昨日のあのことがあってから、人が少し怖い。

魔族である自分を皆怖がらせてしまうかもしれないから。


「…オルゴール届けたら早くこの街から出ないと」

そうつぶやいた時だった。


「イリス!!待ちなさい!」

その名前に驚いて声の方を見ると、昨日のお客さんだった。


「イリス!もうオルゴールの事は諦めなさい!!」

「嫌だ!!だってあれがないとお母さんが帰ってこないもん!」

「イリス…お母さんは…アリスはな…」

「嘘だ!!死んでなんかいないもん!!お母さんはオルゴールの音で帰ってくるもん!!」


…お母さんは家族皆に親しまれてたんだな。

あんな風に誰かに待ってもらえるなんて。


…それに比べ、アタシは…




………ん?





「…ってあああああああ!!!いたああああああああああ!!!」

思わず大声で叫んでしまった。


「ベルゼは…まだいないか」

(まぁ渡すだけだし、大丈夫か)


イリアは昨日のお客さんの元に向かった。


「え…!?な、なにか??」

父親の方がぎょっとした。


少女の目線に合わせてしゃがみ、オルゴールを差し出した。


「あ!オルゴール!」

少女は慌てて手に取り、オルゴールを見回す。


「ありがとうございます!昨日、魔族と出くわした時に落としてしまったみたいで…」

「…」

黙って早々に立ち去ろうとした時だった。


♪♪♪♪♪♪♪


オルゴールの音が奏でる。

昨日直したおかげで音が途切れる部分は無くなった。


「直ってる!あのお姉ちゃんが直してくれたんだ!」

「イリス!あの魔族の事はもう忘れなさいって何度も…」

「なんで!?あたしのこと助けてくれたんだよ!」

イリアは驚く。

怖がらせていたと思っていたのに、むしろ感謝してくれいたことに。


「いくら助けてくれたからって言っても魔族なんだ。
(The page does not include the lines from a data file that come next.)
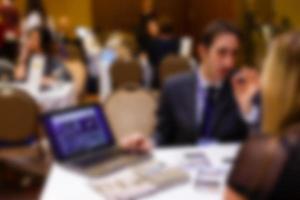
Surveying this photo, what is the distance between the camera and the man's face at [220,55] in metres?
2.77

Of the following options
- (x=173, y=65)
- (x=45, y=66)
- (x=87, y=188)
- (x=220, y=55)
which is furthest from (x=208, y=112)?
(x=173, y=65)

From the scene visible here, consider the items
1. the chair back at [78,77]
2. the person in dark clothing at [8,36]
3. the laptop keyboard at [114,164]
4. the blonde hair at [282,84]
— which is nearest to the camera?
the blonde hair at [282,84]

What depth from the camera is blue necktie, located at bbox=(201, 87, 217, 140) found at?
2.70m

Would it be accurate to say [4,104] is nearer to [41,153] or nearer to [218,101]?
[41,153]

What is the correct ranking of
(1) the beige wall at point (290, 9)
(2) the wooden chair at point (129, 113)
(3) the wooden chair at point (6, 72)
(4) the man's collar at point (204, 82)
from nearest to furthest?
1. (4) the man's collar at point (204, 82)
2. (2) the wooden chair at point (129, 113)
3. (3) the wooden chair at point (6, 72)
4. (1) the beige wall at point (290, 9)

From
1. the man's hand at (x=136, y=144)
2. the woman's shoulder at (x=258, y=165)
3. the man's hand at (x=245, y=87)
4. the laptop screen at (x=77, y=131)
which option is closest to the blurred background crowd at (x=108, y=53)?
the man's hand at (x=245, y=87)

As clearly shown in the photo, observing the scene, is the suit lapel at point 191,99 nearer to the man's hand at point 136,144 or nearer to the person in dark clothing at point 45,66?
the man's hand at point 136,144

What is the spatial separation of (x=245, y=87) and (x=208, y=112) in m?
0.24

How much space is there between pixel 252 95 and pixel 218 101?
7.4 inches

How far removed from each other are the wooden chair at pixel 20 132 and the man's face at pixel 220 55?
157cm

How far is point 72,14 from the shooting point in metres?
10.3

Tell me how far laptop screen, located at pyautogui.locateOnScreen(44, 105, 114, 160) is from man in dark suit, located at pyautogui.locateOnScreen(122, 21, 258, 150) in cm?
51

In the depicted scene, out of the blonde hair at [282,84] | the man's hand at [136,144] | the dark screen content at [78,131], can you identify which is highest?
the dark screen content at [78,131]

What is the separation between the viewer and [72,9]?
10.3m
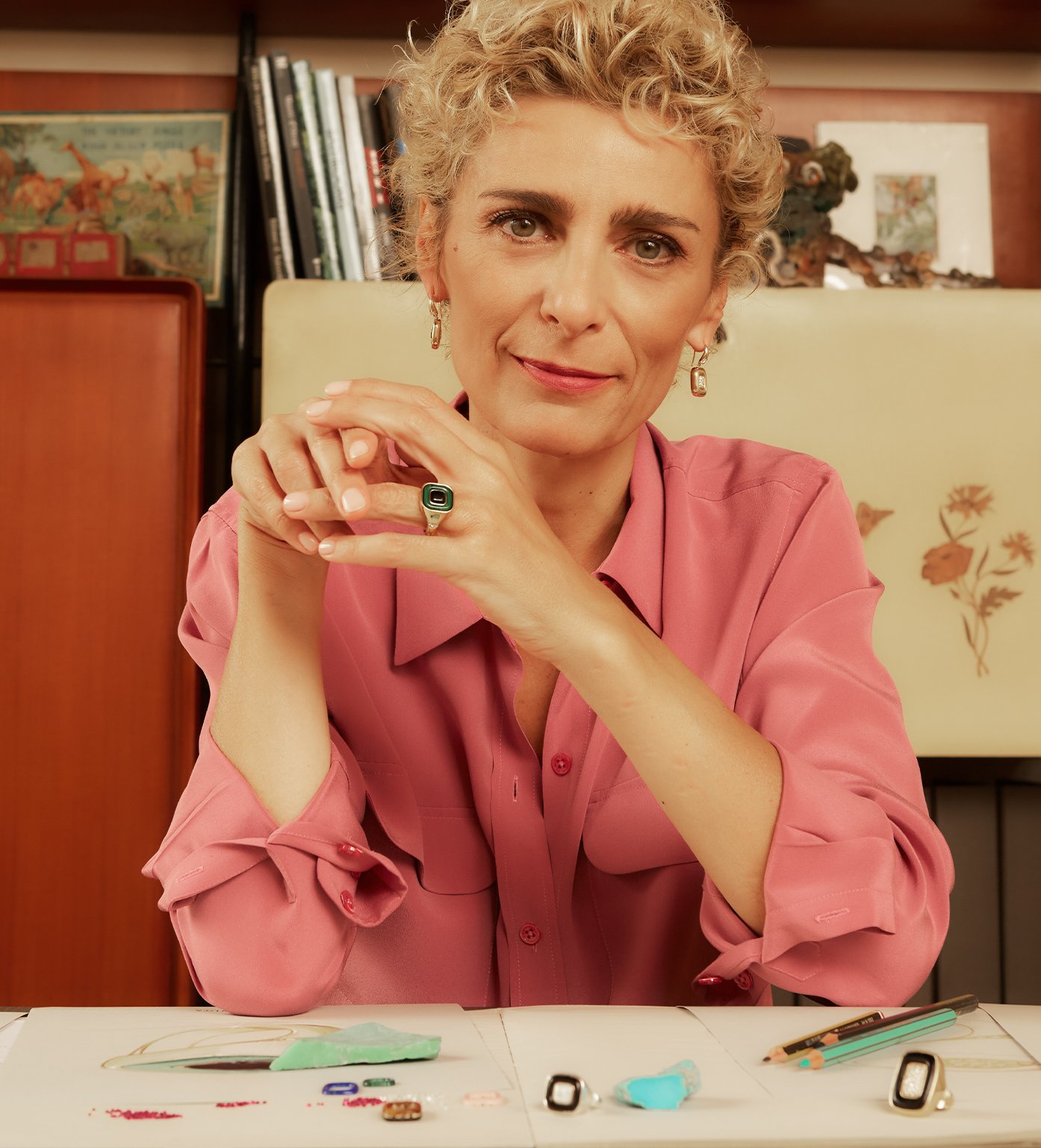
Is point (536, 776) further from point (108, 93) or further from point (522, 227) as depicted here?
point (108, 93)

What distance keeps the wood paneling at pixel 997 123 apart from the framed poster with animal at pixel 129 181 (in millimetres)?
904

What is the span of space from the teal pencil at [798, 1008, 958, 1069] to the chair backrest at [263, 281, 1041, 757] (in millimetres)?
1078

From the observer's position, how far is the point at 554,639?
2.83 ft

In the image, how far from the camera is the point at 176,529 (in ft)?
5.25

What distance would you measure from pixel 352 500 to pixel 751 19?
4.52 ft

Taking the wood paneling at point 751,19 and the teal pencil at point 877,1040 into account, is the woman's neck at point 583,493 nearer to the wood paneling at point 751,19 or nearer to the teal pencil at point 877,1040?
the teal pencil at point 877,1040

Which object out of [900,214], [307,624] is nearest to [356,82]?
[900,214]

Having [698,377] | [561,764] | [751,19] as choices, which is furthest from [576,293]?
[751,19]

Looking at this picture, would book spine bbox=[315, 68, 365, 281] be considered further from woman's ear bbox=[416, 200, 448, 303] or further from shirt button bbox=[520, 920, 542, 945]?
shirt button bbox=[520, 920, 542, 945]

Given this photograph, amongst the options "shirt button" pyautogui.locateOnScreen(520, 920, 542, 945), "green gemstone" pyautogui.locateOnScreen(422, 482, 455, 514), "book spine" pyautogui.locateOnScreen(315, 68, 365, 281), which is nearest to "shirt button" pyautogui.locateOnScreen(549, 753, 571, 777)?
"shirt button" pyautogui.locateOnScreen(520, 920, 542, 945)

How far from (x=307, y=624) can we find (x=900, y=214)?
1307 millimetres

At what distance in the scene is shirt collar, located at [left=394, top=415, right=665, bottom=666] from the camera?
1.14 meters

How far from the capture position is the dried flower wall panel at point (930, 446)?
175cm

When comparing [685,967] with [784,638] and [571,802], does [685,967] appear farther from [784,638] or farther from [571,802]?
[784,638]
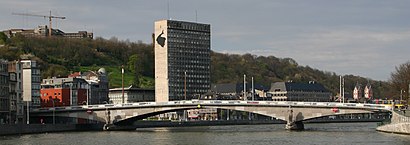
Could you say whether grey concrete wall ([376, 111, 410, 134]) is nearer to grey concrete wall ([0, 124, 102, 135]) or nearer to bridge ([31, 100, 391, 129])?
bridge ([31, 100, 391, 129])

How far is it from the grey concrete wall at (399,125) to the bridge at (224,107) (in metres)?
6.20

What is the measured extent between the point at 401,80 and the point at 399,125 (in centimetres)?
3764

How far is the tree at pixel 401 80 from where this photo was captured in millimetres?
126688

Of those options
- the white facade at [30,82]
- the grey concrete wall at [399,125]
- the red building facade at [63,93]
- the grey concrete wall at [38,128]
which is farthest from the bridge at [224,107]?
the red building facade at [63,93]

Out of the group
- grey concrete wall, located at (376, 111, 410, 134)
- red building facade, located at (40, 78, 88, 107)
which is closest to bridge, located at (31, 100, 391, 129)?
grey concrete wall, located at (376, 111, 410, 134)

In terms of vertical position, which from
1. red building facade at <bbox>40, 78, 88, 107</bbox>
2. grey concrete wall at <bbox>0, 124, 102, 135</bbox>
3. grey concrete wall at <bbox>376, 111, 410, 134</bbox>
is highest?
red building facade at <bbox>40, 78, 88, 107</bbox>

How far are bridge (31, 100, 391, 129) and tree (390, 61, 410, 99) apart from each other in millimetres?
19727

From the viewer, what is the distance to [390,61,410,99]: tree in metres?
127

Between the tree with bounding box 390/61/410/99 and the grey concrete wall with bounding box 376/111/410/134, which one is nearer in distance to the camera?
the grey concrete wall with bounding box 376/111/410/134

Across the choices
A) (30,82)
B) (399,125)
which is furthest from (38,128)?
(399,125)

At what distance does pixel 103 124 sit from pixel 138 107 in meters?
11.3

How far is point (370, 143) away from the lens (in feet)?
260

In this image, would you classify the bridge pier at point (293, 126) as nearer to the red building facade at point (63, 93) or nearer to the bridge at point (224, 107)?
the bridge at point (224, 107)

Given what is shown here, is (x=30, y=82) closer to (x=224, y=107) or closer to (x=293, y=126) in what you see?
(x=224, y=107)
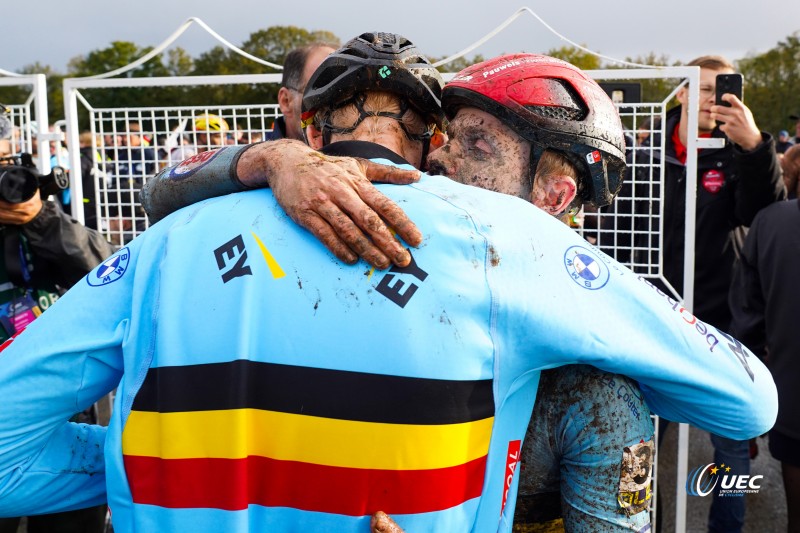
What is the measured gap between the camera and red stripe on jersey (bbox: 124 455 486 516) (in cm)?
130

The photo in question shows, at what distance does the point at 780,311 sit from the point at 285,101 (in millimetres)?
2864

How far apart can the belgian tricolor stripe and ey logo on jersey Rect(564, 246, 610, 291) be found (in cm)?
25

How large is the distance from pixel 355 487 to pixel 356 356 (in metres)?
0.23

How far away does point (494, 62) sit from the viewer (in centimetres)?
197

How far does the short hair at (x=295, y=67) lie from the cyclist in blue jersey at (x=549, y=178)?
221 centimetres

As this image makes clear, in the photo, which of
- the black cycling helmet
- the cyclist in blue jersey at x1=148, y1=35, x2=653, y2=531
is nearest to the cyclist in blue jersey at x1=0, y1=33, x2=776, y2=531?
the cyclist in blue jersey at x1=148, y1=35, x2=653, y2=531

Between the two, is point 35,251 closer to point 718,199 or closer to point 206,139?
point 206,139

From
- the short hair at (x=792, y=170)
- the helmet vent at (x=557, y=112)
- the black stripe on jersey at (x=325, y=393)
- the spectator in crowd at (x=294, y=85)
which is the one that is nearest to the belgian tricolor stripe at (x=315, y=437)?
the black stripe on jersey at (x=325, y=393)

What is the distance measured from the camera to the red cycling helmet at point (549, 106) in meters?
1.85

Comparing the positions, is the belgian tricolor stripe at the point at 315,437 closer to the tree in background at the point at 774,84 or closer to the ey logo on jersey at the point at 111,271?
the ey logo on jersey at the point at 111,271

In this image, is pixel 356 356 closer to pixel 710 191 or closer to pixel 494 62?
pixel 494 62

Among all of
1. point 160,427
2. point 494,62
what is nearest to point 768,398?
point 494,62

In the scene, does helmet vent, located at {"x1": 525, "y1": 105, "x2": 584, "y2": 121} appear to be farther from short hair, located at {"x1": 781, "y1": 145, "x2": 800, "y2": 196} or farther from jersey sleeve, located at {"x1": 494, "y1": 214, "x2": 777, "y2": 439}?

何か悪いことを考えていたに違いないよ」

父親がそう子供に諭す。


「違うもん!!なんで助けてくれた人の悪口を言うの!?」

「それは…あのお姉ちゃんは魔族だから…」

「魔族でも助けてくれたもん!オルゴールも直してくれたもん!悪いお姉ちゃんじゃないよ!!」

「イリス!!いい加減に…」


その時だった。


ガシャン――


金属がぶつかる音が、背後から響いた。